═══ SELECTED EXCERPT

Ms McBride won the race for the Delaware senate during Tuesday’s general election, making her the first transgender person to hold office in the state’s upper chamber.

Shortly after the result was announced, she wrote on Twitter: “We did it. We won the general election. Thank you, thank you, thank you.

“I hope tonight shows an LGBTQ kid that our democracy is big enough for them, too.

“As Delaware continues to face the Covid crisis, it’s time to get to work to invest in the policies that will make a difference for working families.”

While she joins a handful of other transgender legislators around the country, she is the first transgender person to hold the office of state senator.

Ms McBride, the national press secretary at the Human Rights Campaign, ran on a platform with policies including paid family and medical leave for all workers, reducing costs and increasing competition in the health care industry and strengthening public schools.

While in college at American University, she interned in the Obama White House, becoming the first openly transgender woman to work in the White House in any capacity.

Ms McBride, a transgender rights activist, has played a crucial role in the fight for LGBTQ+ discrimination protections in her state of Delaware and has lobbied for the Equality Act to extend protections nationwide.

For her efforts advancing equality in Delaware, former Governor Jack Markell awarded Sarah the Order of the First State, making her one of the youngest Delawareans granted the state’s highest civilian honour.

══════
═══ SUPPLIED ENTRIES

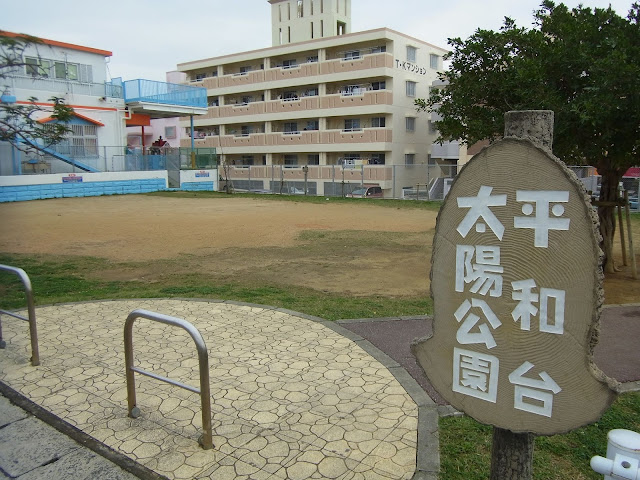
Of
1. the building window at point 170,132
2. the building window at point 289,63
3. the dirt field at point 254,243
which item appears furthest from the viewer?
the building window at point 170,132

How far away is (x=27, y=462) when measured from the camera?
331 cm

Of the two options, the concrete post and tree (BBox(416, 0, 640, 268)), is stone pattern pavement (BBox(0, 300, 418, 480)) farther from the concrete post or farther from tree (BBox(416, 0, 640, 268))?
tree (BBox(416, 0, 640, 268))

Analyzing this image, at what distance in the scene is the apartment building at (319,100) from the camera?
30.7m

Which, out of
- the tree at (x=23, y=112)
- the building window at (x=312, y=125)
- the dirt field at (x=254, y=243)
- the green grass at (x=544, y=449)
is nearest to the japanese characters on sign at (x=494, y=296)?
the green grass at (x=544, y=449)

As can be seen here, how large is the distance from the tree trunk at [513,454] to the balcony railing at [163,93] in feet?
94.0

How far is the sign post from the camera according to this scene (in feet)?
6.39

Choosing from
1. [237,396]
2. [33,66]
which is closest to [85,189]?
[237,396]

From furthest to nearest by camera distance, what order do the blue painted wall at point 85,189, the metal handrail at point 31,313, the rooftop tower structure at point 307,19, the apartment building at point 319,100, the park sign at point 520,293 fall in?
the rooftop tower structure at point 307,19 < the apartment building at point 319,100 < the blue painted wall at point 85,189 < the metal handrail at point 31,313 < the park sign at point 520,293

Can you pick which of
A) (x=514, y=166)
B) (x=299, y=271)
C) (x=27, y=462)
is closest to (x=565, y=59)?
(x=299, y=271)

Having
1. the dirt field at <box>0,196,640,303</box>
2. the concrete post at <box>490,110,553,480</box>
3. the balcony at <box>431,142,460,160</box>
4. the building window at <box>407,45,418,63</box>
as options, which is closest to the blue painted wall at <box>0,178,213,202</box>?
the dirt field at <box>0,196,640,303</box>

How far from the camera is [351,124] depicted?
1291 inches

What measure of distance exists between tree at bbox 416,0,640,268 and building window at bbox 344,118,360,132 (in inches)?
941

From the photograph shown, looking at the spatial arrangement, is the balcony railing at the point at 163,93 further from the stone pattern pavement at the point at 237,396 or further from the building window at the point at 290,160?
the stone pattern pavement at the point at 237,396

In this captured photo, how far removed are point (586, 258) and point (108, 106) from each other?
2865cm
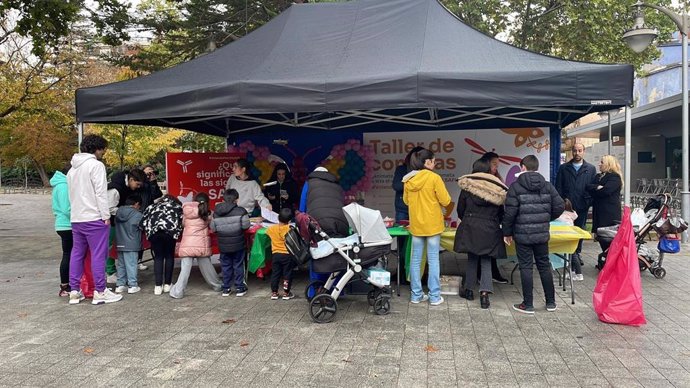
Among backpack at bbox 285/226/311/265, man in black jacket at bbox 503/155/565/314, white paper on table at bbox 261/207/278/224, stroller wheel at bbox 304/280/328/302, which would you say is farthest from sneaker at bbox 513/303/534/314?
white paper on table at bbox 261/207/278/224

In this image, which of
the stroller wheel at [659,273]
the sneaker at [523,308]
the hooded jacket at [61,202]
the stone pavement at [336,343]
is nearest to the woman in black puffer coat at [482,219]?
the sneaker at [523,308]

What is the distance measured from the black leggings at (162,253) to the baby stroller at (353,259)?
2011mm

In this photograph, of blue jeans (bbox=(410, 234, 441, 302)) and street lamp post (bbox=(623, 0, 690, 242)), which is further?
street lamp post (bbox=(623, 0, 690, 242))

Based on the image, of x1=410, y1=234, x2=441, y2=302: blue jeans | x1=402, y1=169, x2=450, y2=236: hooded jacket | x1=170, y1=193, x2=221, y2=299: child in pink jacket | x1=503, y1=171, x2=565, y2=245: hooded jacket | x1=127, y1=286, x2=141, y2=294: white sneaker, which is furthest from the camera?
x1=127, y1=286, x2=141, y2=294: white sneaker

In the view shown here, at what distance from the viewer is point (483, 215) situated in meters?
5.30

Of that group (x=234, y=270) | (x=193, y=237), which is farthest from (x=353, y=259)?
(x=193, y=237)

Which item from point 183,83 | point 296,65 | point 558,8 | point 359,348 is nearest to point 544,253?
point 359,348

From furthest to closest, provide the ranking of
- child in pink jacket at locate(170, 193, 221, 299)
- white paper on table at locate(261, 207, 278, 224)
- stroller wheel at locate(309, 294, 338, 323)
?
white paper on table at locate(261, 207, 278, 224) → child in pink jacket at locate(170, 193, 221, 299) → stroller wheel at locate(309, 294, 338, 323)

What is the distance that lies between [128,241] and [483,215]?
406cm

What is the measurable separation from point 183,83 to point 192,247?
6.15ft

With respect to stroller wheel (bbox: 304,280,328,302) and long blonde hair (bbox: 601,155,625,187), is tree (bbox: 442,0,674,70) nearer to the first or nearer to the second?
long blonde hair (bbox: 601,155,625,187)

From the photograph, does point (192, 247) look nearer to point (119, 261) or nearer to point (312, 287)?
point (119, 261)

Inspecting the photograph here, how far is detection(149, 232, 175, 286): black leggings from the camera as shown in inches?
233

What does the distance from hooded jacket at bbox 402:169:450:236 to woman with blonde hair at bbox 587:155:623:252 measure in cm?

══════

QUESTIONS TO ANSWER
• A. List the policies that the article on Ms McBride's election says were part of her campaign platform.
• B. Extend the article on Ms McBride's election beyond its final sentence.
The items have no connection to the article on Ms McBride's election.

ANSWERS TO THIS EXERCISE
• A.
- Paid family and medical leave for all workers
- Reducing costs and increasing competition in the health care industry
- Strengthening public schools

• B.
She released a memoir in 2018, entitled ‘Tomorrow Will Be Different’, which earned acclaim from Democratic presidential candidate Joe Biden. It recounted her experiences fighting for equality in America, as well as her relationship with her late husband Andrew Cray, for whom she was a caregiver throughout his cancer battle.

Alphonso David, president of the Human Rights Campaign, said: “Tonight, Sarah made history not just for herself but for our entire community. She gives a voice to the marginalized as a representative and an advocate.

“This victory – the first of what I expect to be many in her career – shows that any person can achieve their dream, no matter their gender identity or sexual orientation.

“Though we will miss having her as an employee at the Human Rights Campaign, Sarah will undoubtedly represent the First District well and we look forward to seeing what she accomplishes.”